Whether or not Robinson has been waiting for his opportunity to let Capello know of his frustrations, remains to be seen. What is clear is that Robinson was desparately unlucky to be left out of the World Cup squad. I am not suggesting he should have been given the gloves outright, but his performances last season certainly merited a place on the plane as the keeper was a major factor in the Rovers revivial during the final few months of the season. I can totally understand his frustrations but has Robinson been too hasty with his decision given that he has now forced his way into the squad? History may suggest he has been.
There is certainly a dearth of talent out there at present.
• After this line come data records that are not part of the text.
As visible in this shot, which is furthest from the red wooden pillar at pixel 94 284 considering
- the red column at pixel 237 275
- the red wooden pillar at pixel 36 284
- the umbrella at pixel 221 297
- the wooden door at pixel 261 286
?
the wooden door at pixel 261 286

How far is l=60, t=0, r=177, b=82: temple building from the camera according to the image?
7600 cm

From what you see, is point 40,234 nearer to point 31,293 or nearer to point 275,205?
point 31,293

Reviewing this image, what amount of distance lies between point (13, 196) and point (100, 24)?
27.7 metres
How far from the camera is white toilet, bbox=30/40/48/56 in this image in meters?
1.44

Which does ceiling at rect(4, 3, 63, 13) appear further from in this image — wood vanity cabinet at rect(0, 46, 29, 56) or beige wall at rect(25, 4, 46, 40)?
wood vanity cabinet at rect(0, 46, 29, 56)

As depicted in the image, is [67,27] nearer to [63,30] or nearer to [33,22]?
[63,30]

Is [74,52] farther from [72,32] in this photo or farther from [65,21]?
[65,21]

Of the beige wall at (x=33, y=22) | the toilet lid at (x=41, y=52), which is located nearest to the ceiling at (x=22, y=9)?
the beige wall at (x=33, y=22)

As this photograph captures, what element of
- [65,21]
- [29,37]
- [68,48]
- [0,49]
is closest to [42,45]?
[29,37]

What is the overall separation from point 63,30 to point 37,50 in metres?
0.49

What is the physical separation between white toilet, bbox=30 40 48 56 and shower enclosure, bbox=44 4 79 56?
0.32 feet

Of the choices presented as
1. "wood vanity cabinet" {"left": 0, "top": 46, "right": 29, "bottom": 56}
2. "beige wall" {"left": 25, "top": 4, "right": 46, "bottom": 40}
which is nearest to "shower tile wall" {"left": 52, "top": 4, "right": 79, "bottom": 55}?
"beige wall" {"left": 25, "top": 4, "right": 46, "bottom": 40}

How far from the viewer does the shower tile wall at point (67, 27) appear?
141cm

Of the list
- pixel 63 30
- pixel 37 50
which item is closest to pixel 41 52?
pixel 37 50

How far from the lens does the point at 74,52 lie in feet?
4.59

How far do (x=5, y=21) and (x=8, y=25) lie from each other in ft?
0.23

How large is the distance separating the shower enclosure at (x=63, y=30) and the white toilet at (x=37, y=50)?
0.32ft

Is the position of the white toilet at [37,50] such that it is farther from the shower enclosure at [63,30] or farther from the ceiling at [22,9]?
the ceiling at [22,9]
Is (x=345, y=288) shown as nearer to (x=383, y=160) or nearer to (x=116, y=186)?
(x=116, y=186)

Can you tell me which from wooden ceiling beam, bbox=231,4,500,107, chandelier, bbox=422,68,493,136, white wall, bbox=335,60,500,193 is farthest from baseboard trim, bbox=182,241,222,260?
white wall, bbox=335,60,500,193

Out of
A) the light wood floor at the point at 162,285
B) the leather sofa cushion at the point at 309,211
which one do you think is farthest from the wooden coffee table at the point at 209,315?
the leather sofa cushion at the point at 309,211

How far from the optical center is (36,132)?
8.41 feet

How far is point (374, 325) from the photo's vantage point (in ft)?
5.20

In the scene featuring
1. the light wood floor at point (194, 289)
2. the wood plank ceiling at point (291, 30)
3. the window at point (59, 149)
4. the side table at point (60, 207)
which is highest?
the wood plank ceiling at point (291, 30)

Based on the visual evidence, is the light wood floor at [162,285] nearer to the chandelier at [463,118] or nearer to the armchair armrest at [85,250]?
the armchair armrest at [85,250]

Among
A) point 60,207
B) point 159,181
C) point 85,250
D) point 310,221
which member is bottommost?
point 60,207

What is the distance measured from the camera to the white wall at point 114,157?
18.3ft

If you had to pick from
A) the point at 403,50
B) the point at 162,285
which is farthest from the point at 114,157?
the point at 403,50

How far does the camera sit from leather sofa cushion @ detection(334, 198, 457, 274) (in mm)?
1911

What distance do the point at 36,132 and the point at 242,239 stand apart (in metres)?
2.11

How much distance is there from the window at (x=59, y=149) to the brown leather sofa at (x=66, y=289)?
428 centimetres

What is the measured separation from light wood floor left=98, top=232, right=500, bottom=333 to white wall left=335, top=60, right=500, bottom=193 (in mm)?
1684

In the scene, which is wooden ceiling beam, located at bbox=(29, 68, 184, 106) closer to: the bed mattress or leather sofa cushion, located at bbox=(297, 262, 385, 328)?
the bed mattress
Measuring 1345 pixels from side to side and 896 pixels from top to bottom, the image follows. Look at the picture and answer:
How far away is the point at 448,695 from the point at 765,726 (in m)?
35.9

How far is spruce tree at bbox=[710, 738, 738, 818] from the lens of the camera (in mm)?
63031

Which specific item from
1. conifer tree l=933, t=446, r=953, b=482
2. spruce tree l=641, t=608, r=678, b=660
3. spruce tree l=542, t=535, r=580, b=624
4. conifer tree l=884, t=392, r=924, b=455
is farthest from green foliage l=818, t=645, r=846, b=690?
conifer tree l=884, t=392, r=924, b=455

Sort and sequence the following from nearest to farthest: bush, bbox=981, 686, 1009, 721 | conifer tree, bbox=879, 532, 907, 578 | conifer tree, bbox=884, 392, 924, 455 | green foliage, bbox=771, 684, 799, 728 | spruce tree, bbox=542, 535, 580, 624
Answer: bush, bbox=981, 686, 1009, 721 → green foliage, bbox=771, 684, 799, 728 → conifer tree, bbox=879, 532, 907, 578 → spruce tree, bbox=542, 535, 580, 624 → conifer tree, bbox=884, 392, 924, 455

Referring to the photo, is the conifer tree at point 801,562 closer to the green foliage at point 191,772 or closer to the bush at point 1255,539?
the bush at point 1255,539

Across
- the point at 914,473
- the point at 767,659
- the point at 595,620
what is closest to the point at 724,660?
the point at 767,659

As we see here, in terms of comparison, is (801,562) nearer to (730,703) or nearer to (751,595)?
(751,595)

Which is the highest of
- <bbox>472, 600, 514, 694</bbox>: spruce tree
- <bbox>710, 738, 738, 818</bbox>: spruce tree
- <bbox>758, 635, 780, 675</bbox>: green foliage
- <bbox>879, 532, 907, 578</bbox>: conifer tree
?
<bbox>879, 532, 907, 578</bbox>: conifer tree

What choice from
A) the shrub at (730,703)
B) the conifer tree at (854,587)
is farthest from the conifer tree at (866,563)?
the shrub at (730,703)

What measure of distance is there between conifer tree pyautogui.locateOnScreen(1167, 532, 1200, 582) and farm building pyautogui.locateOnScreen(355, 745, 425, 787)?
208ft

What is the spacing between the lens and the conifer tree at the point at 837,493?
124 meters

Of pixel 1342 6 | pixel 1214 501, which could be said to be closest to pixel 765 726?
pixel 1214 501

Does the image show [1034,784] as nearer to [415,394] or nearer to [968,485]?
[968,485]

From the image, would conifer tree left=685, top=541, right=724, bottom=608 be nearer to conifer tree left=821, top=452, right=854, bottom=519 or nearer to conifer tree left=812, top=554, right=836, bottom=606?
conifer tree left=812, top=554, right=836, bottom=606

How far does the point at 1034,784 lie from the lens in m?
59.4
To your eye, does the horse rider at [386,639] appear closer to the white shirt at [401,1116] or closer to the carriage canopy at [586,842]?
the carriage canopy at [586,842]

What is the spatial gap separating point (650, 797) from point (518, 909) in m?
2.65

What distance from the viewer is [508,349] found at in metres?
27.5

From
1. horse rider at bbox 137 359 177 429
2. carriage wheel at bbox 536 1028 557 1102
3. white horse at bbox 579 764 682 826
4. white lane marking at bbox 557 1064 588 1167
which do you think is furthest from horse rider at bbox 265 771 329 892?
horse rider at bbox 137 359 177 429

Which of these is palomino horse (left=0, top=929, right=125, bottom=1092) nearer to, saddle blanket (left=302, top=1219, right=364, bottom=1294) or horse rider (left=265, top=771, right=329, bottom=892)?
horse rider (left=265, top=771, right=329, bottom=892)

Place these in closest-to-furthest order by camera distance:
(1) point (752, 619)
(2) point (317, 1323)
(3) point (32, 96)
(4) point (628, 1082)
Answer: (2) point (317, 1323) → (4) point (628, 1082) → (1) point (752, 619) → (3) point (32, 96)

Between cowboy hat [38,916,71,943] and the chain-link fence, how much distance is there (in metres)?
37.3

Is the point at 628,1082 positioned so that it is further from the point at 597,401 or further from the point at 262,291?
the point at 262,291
Joe Hart and Robert Green maybe ahead of Robinson but only a few short years ago it was looking increasingly likely that David James's international career would be curtailed with the arrival of Scott Carson, Chris Kirkland and Nicky Weaver. The void left by David Seaman created a crazy scramble for the number 1 jersey, a position that Robinson and others filled at the expense of James. It is certainly not taken for granted that Joe Hart will turn out to be the first choice between the sticks for the years to come.
Some Rovers supporters feel that Robinson was overlooked because he played for an unfashionable side like Blackburn. It is generally accepted that Stephen Warnock produced better performaces at Rovers than he did last season at Villa but he became a regular in the England squad whilst wearing the claret and blue.
Unfortunately Robinson's England career will always be synonymous with that bobble one night in Zagreb. On that occasion, he was desparately unlucky. But that freak event seems to have been a metaphor for his England career.